Prague, July 14 (CTK) – Retired high-ranking Czech Communist politician Milouš Jakeš, the last Czechoslovak Communist Party’s (KSČ) secretary general before the fall of the regime in late 1989, has died at the age of 97 years, CNN Prima News TV reported today.

His funeral took place at the Prague-Motol crematorium today, CNN Prima News said.

Josef Skala, from the Communist Party of Bohemia and Moravia (KSČM), confirmed the information on Jakeš’s death to the public Czech Radio.

KSČM chairman Vojtech Filip told CTK tonight that he cannot verify the information. KSČM spokeswoman Helena Grofova could not confirm it either. Jakes’s family is not communicating, she said.

Jakeš was surprisingly elected to the most influential political post in the Communist Czechoslovakia, as a successor to the normalisation Communists head and president Gustav Husak, in December 1987. He left the post during the Velvet Revolution in November 1989. He was expelled from the KSČ before the end of 1989.

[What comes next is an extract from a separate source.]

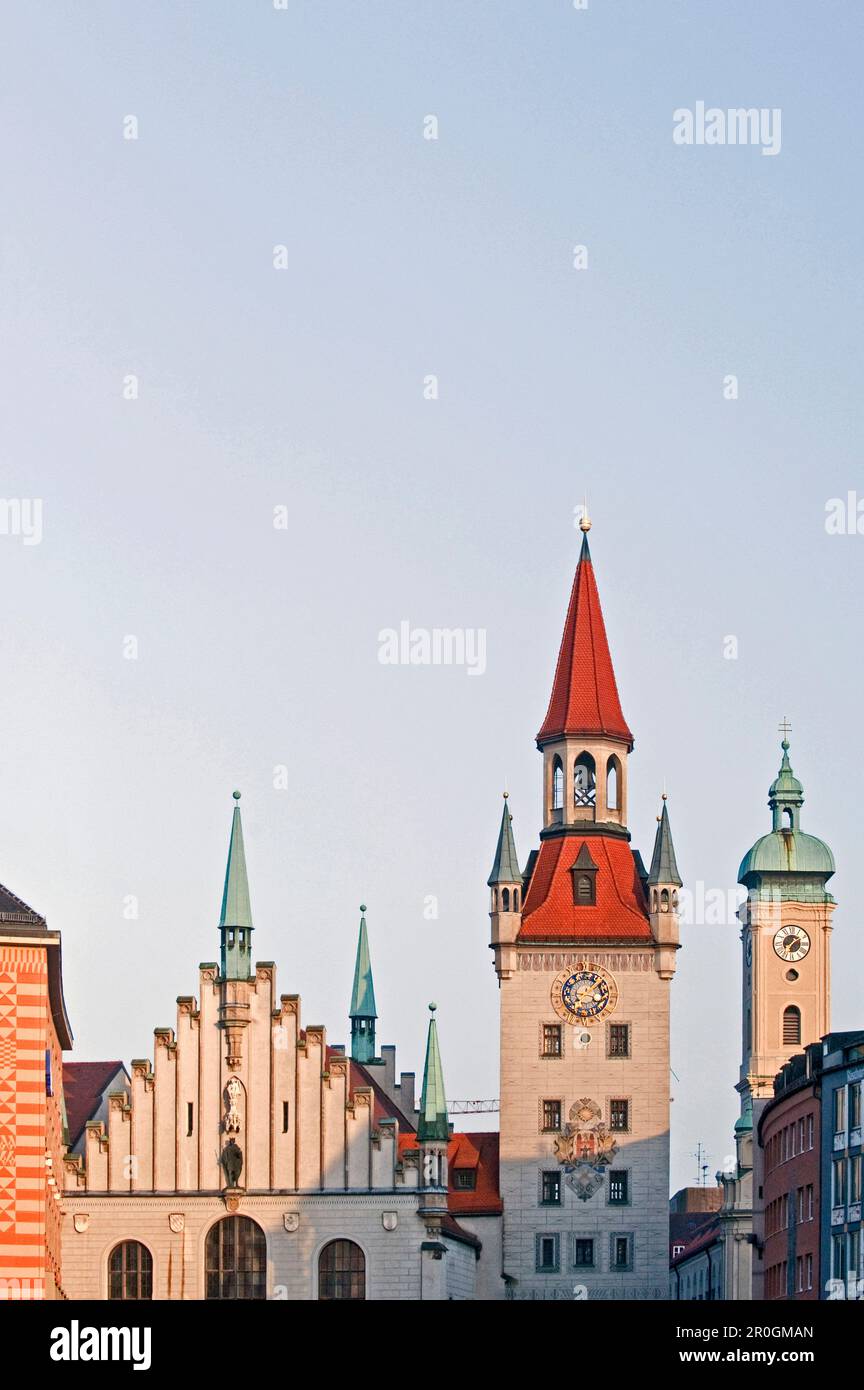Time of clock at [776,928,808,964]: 7:09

Jakeš, born in Ceske Chalupy village, south Bohemia, on August 12, 1922, studied and worked in the Bata shoe factory (later the Svit Zlín national enterprise) in Zlín, south Moravia. He joined the Communist Party in 1945. He studied at Moscow’s Party’s Higher College and after obtaining his degree in 1958, he gradually entered the KSČ central committee.

During the Prague Spring Communist-led reform movement in 1968, Jakeš sided with the conservative forces. This stance secured him the continuation of his political career after the Soviet-led occupation of Czechoslovakia by Warsaw Pact troops in August 1968 during the subsequent normalization or the restoration of a hard-core communist rule.

Jakeš’s work at the KSM helm is connected with the agony and subsequent collapse of the Communist regime in Czechoslovakia.

Jakeš won unwanted fame as a “comic star” by his famous speech addressed to local party workers in Červený Hrádek, west Bohemia, in July 1989, in which he spoke in an embarrassingly familiar manner. He compared himself and the party to “a lonely fence-post” being left alone to overcome the hardships. A Czech television reporter secretly recorded the speech and its copy was spread in the public. It amused people and sent a signal that the ruling regime was not as strong as it pretended to be by suppressing demonstrations.

Jakeš considered the November 1989 events a counter-revolution leading to the defeat of socialism. He was of the view that the Communist secret police (StB) officers headed by Alojz Lorenz, in cooperation with some KSČ leaders, abused the students’ rally for their own purposes.

“They did so with the aim to change the KSČ leadership line-up, but instead, they opened the path to the liquidation of socialism,” Jakeš told CTK in November 2018.

Jakeš faced several criminal proceedings since the 1990s.

His treason charges in connection with the 1968 invasion of Czechoslovakia were first statute-barred. He was charged with treason in this connection once more, this time together with another pre-November 1989 Communist politician Jozef Lenart. The High Court fully acquitted him in 2003.

Besides, Jakeš’s name figured in the case of equipping the People’s Militia, a paramilitary force of the KSČ, with arms, but the prosecution was halted.

Last November, the police Office for the Documentation and Investigation of Communism Crimes (UDV) launched prosecution of Jakeš, ex-PM Lubomír Štrougal and former interior minister Vratislav Vajnar on suspicion of abuse of power over shooting at the borders. According to the UDV investigators, nine people were shot dead or killed by dogs when trying to cross the Czechoslovak border and at least another seven were injured from March 1976 till the end of 1989 due to the passivity of the three top officials.